11. Fun with Files#

Many pages ago we noted that all programs to basically the same thing. They take some data, they do some processing, and then they write out the changed data. But up to now all our programs have processed data that we have had a user enter from a keyboard. This is sometimes enough, but only works for very small amounts of data, or simple answers to prompts. In general we need to be able to handle data that is read from files.

This will mean that programs can handle a lot more data, but so long as we make sure we are writing DRY programs, the programs themselves will not get much longer or more complex. Some other issues will emergem, though, such as:

  • A program may try to access a file that does not exist.

  • A program may try to access a file that does exist, but for which there are no permissions (if it is owned by a different user, or requires some admin privilege, say).

  • A program may be able to find and open a file, which then turns out to be in an unexpected format.

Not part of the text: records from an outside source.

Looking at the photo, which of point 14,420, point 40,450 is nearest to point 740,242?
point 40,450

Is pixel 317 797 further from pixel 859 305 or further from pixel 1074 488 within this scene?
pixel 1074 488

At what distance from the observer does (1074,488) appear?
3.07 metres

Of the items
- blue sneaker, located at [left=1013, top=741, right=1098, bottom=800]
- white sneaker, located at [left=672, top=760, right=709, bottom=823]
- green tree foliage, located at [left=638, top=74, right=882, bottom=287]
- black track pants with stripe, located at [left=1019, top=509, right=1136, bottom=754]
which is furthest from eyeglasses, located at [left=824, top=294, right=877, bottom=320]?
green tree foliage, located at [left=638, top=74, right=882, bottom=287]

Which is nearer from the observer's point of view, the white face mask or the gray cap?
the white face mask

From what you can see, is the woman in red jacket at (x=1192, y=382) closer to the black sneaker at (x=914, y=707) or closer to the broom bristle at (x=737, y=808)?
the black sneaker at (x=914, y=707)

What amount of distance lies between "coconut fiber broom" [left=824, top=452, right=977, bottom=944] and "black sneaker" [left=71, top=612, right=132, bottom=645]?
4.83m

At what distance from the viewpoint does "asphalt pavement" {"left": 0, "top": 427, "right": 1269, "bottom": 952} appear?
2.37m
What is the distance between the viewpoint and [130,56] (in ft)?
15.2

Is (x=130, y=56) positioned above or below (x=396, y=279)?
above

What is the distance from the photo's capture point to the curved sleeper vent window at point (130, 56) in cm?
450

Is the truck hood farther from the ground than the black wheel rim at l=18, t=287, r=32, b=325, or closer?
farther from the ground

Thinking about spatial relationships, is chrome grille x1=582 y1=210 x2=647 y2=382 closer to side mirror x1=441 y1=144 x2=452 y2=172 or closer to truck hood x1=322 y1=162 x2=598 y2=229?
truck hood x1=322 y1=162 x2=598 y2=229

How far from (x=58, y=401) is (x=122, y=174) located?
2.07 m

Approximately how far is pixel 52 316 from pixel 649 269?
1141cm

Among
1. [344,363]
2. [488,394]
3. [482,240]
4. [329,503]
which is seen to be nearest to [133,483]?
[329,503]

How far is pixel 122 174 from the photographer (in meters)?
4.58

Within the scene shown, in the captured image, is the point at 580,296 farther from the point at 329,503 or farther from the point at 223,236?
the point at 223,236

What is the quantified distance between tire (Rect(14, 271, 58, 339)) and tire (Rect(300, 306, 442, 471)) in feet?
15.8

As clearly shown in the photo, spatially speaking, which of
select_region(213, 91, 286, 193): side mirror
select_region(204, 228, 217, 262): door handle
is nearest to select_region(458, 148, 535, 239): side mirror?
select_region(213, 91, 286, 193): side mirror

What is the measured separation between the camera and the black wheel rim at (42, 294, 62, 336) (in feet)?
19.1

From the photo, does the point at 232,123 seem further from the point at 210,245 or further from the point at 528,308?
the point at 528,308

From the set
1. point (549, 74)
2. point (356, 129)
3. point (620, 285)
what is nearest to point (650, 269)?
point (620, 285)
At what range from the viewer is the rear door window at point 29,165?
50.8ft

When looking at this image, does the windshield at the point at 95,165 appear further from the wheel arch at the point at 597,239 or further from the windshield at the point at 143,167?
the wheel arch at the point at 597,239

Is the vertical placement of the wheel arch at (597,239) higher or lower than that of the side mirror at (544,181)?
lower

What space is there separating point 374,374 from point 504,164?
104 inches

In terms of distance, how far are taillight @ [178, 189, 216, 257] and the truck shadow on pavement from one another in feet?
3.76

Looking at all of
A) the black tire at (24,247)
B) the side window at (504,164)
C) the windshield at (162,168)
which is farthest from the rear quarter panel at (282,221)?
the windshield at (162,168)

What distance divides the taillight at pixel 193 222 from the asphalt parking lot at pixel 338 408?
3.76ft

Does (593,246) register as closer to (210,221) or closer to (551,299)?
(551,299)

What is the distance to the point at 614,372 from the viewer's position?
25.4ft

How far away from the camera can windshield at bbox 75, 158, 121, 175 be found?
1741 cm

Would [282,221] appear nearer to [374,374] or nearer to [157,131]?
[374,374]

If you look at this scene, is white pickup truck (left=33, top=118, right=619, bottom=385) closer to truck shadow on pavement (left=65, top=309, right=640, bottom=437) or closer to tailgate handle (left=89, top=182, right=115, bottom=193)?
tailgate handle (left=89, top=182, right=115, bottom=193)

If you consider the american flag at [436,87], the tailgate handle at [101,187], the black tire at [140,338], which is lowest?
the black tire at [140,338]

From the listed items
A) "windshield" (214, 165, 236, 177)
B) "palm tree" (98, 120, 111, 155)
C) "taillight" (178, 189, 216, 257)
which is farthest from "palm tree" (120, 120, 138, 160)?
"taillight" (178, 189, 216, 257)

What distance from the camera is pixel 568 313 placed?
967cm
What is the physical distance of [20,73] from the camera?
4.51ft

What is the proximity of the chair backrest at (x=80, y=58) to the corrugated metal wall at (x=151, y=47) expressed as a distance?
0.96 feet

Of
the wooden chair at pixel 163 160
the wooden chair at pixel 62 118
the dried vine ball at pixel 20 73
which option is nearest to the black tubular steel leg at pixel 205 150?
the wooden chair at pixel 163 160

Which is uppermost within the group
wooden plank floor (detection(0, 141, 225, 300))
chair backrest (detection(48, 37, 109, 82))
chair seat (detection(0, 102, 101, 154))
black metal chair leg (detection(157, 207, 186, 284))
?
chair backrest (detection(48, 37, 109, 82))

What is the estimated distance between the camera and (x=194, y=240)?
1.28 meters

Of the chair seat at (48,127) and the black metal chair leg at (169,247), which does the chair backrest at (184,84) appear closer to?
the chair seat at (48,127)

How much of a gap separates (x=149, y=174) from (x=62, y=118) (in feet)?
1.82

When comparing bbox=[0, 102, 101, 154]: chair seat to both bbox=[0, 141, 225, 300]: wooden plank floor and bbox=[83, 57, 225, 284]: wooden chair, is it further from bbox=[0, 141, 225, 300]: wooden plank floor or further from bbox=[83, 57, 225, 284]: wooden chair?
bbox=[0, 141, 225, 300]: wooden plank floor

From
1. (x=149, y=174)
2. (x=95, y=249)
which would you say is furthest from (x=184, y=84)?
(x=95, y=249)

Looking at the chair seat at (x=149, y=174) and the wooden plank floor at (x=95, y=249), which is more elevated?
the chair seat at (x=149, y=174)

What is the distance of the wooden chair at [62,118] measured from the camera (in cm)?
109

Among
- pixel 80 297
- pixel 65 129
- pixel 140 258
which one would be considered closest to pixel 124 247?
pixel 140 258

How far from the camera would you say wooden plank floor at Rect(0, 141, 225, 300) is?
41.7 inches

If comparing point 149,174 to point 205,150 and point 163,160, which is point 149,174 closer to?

  • A program may try to write a file to a location that requires permissions which are not available. Or which would overwrite an ecisting file.

This list looks a bit daunting, but the simple thing to remember is that any of these error cases will generate an exception. So the only real issue is identifying and trapping these in the same ways as we have done previously. This means that the three new programming ideas needed to work with files are:

  1. How to find if a file exists.

  2. How to read data from a file into some convenient data structure, like a string or list.

  3. How to write data back to a file.

Important

Programs should, as far as is possible, be platform-independent. They should run on any operating system. OSs differ in how they name files, and in how folders are added into file names - notably Windows uses \ to separate folders in a hierarchy but Unix-like systems use /.

We will get round these issues here by just looking for files in the same folder (directory) as the program. There are plenty of useful functions in modules like os and sys for handling file names so as to make sure that code is portable.

The actual processing of the data should use the same ideas as we have seen before. So let’s work through the basics of working with a file.

11.1. Finding Files#

This is a good opportunity to revise the two different approaches to checking for error conditions. The issue we need to overcome is that we are going to create a program that uses a file; we need to check whether that files exists, and is available for us to read. The two approaches are:

  • To examine the files available, generate a list somehow, and see if the file we need is in that list. And then proceed if it looks to be there. This is Look Before You Leap - LBYL.

  • Process the file regardless, and deal with any errors that arise if the file cannot be found. This is EAFP: Easier to Ask Forgiveness than Permission.

Remember that in Python, we prefer the second (EAFP), even though the first - LBYL - might seem to be the obvious way to go about it!

In this simple example, we will create a program that checks whether a file exists and is accessible in the current folder (that is, the same folder as contains the program). The program on its own won’t be very useful, but it will illustrate some important points.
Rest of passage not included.